__Exercise instructions__
For each entry, restate it word for word while omitting any image it holds.

__Material shown__
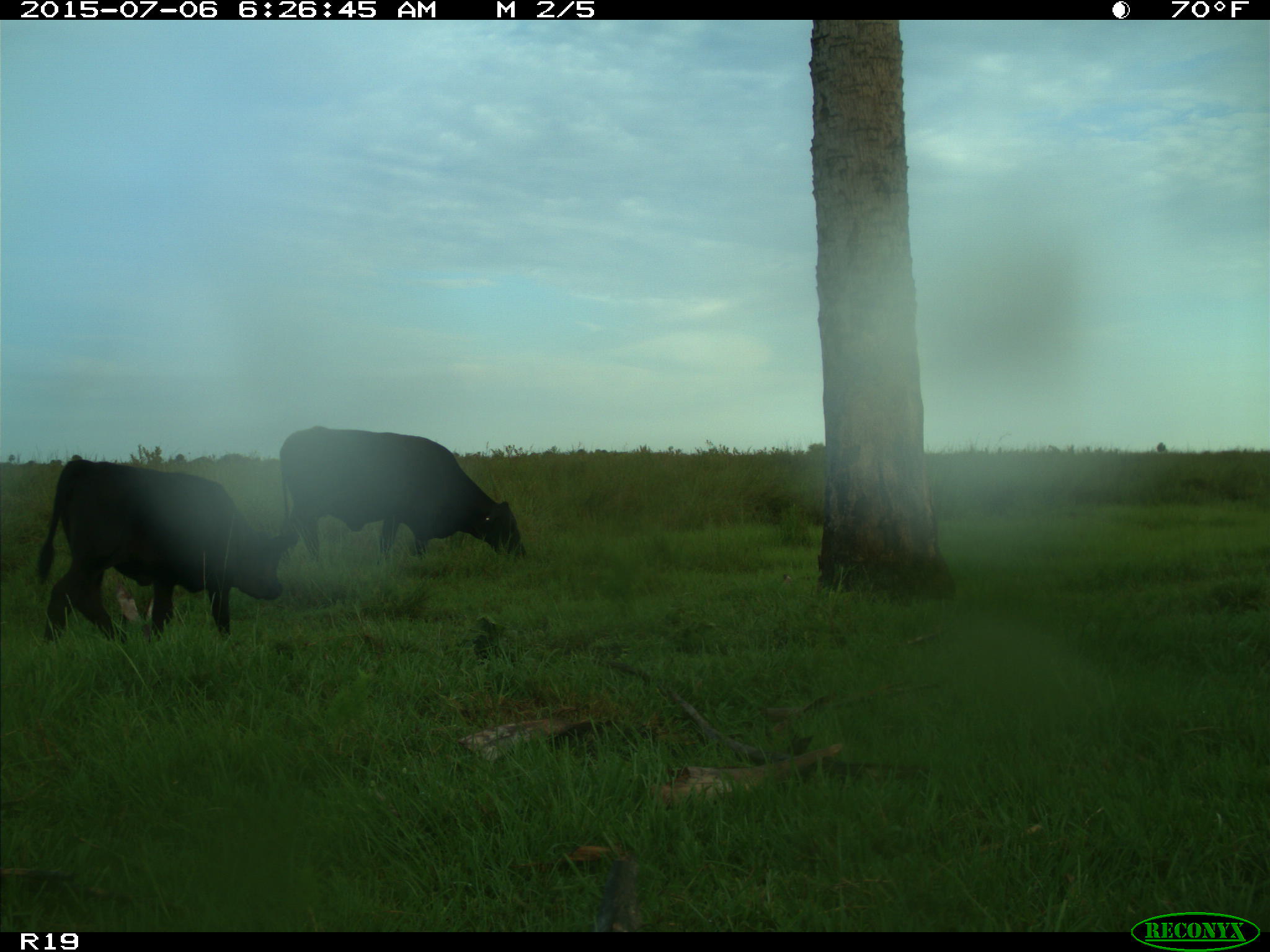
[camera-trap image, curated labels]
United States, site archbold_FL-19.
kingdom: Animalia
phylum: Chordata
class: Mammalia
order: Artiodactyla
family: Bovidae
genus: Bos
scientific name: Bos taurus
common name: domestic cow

__Solution to this task__
[camera-trap image, curated labels]
United States, site archbold_FL-19.
kingdom: Animalia
phylum: Chordata
class: Mammalia
order: Artiodactyla
family: Bovidae
genus: Bos
scientific name: Bos taurus
common name: domestic cow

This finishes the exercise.